---------- DATA FOR THIS EXERCISE ----------

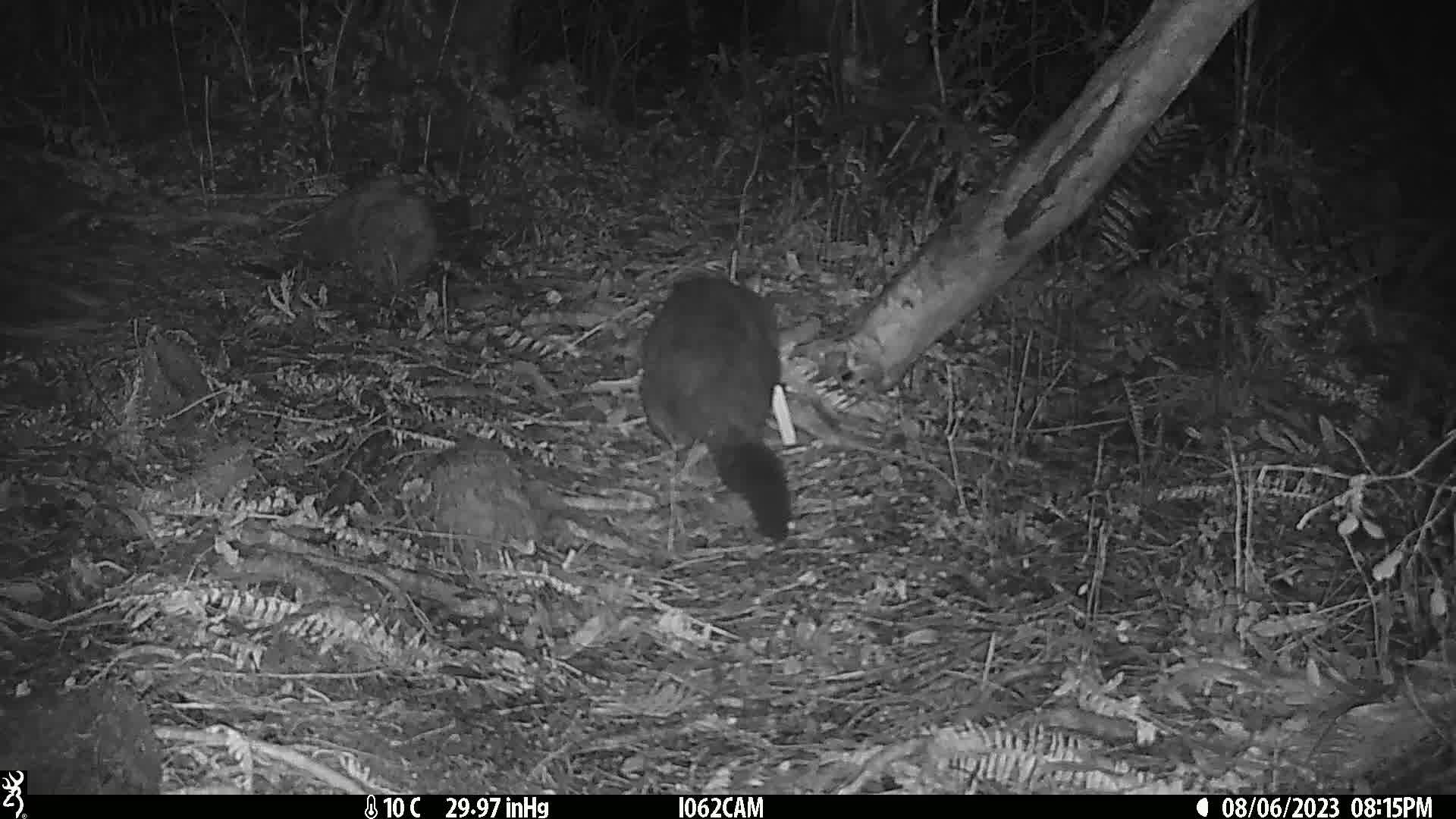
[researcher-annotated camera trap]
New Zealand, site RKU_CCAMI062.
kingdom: Animalia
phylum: Chordata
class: Mammalia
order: Diprotodontia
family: Phalangeridae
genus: Trichosurus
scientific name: Trichosurus vulpecula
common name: common brushtail possum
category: possum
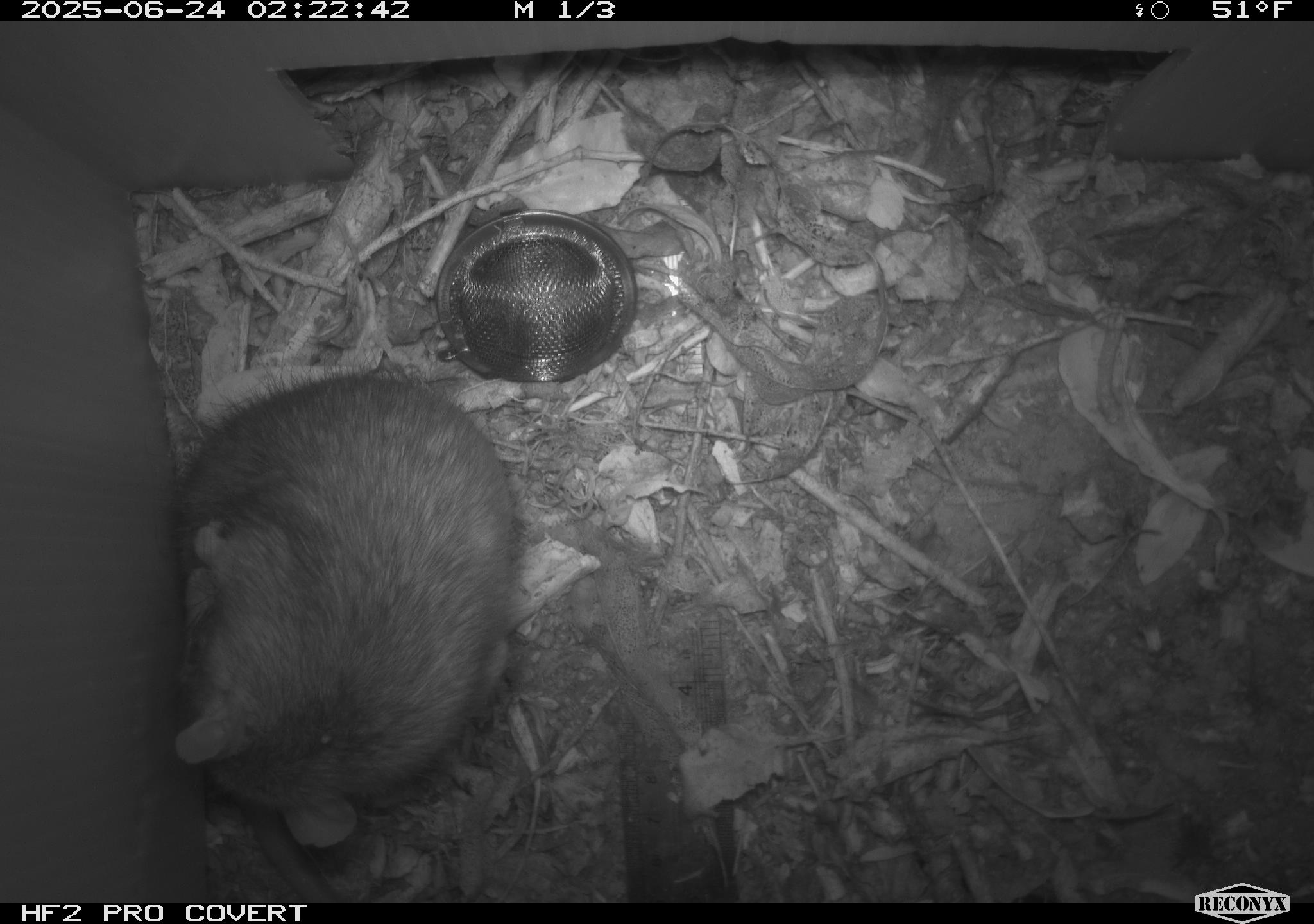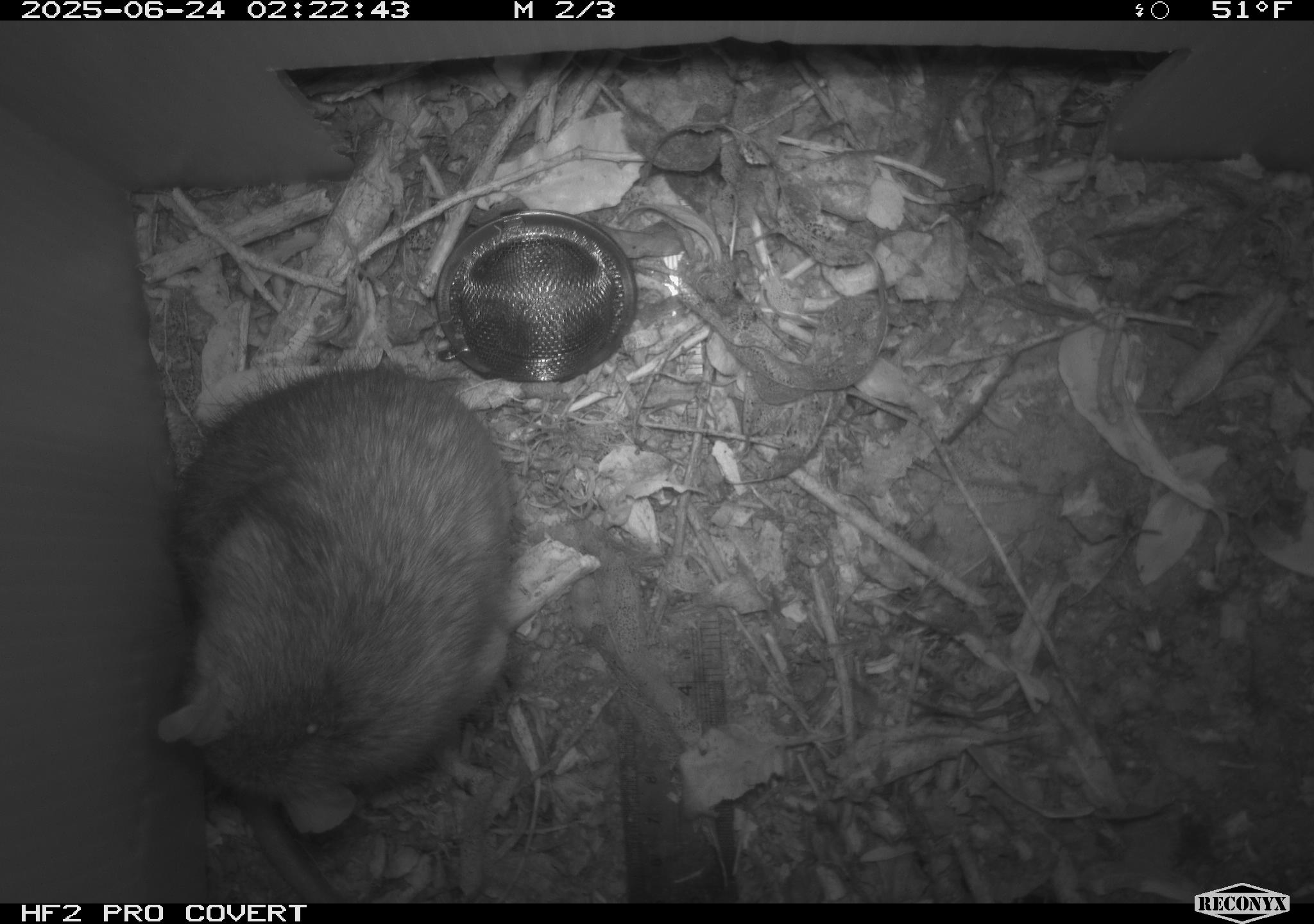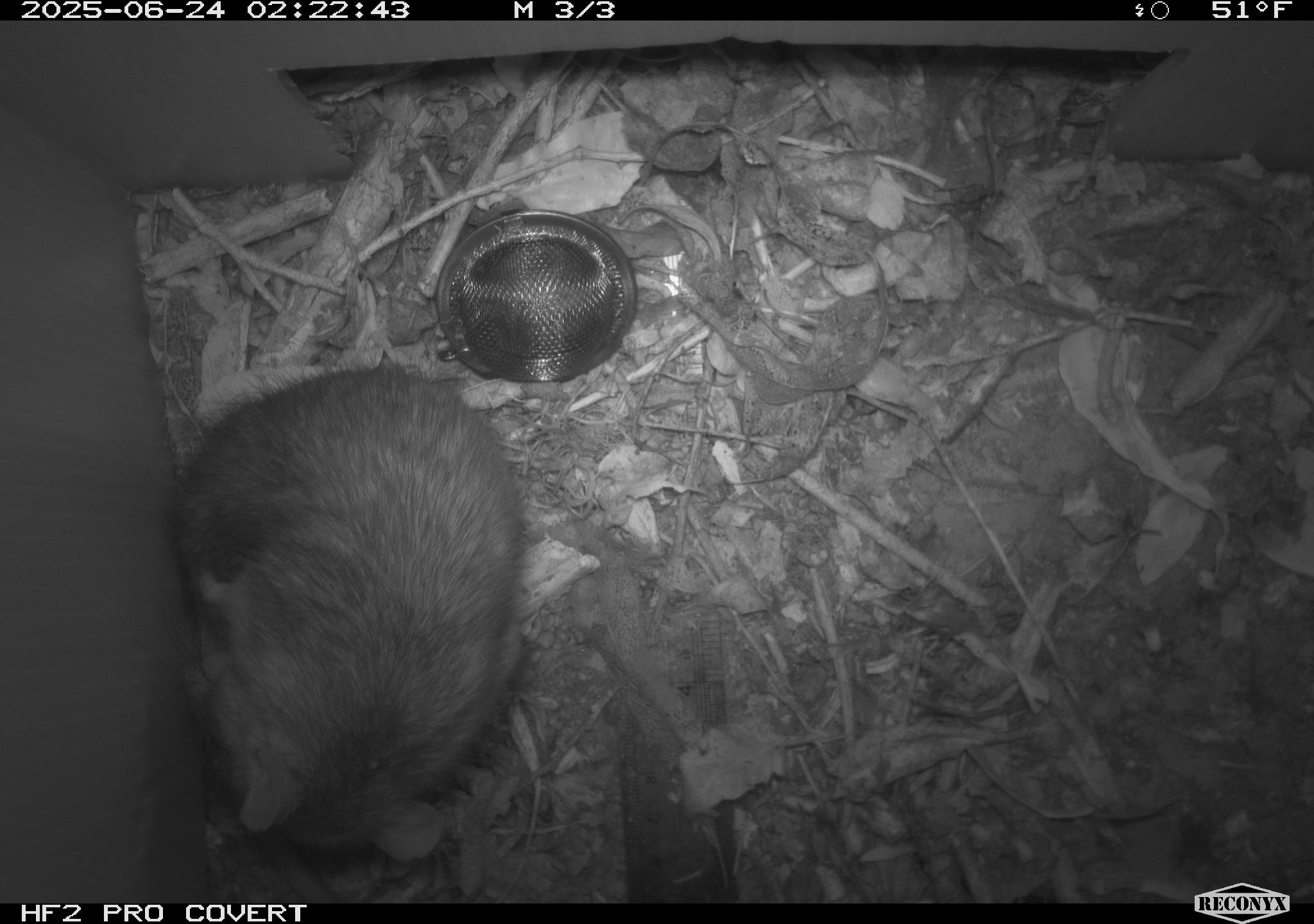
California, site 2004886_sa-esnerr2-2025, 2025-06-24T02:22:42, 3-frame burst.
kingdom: Animalia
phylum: Chordata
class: Mammalia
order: Rodentia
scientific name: Rodentia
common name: rodent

----------

BRIEF:
Your answer is an exact copy of the records above, stripped of pictures.

RESPONSE FOR THIS EXERCISE:
[researcher-annotated camera trap]
New Zealand, site RKU_CCAMI062.
kingdom: Animalia
phylum: Chordata
class: Mammalia
order: Diprotodontia
family: Phalangeridae
genus: Trichosurus
scientific name: Trichosurus vulpecula
common name: common brushtail possum
category: possum
California, site 2004886_sa-esnerr2-2025, 2025-06-24T02:22:42, 3-frame burst.
kingdom: Animalia
phylum: Chordata
class: Mammalia
order: Rodentia
scientific name: Rodentia
common name: rodent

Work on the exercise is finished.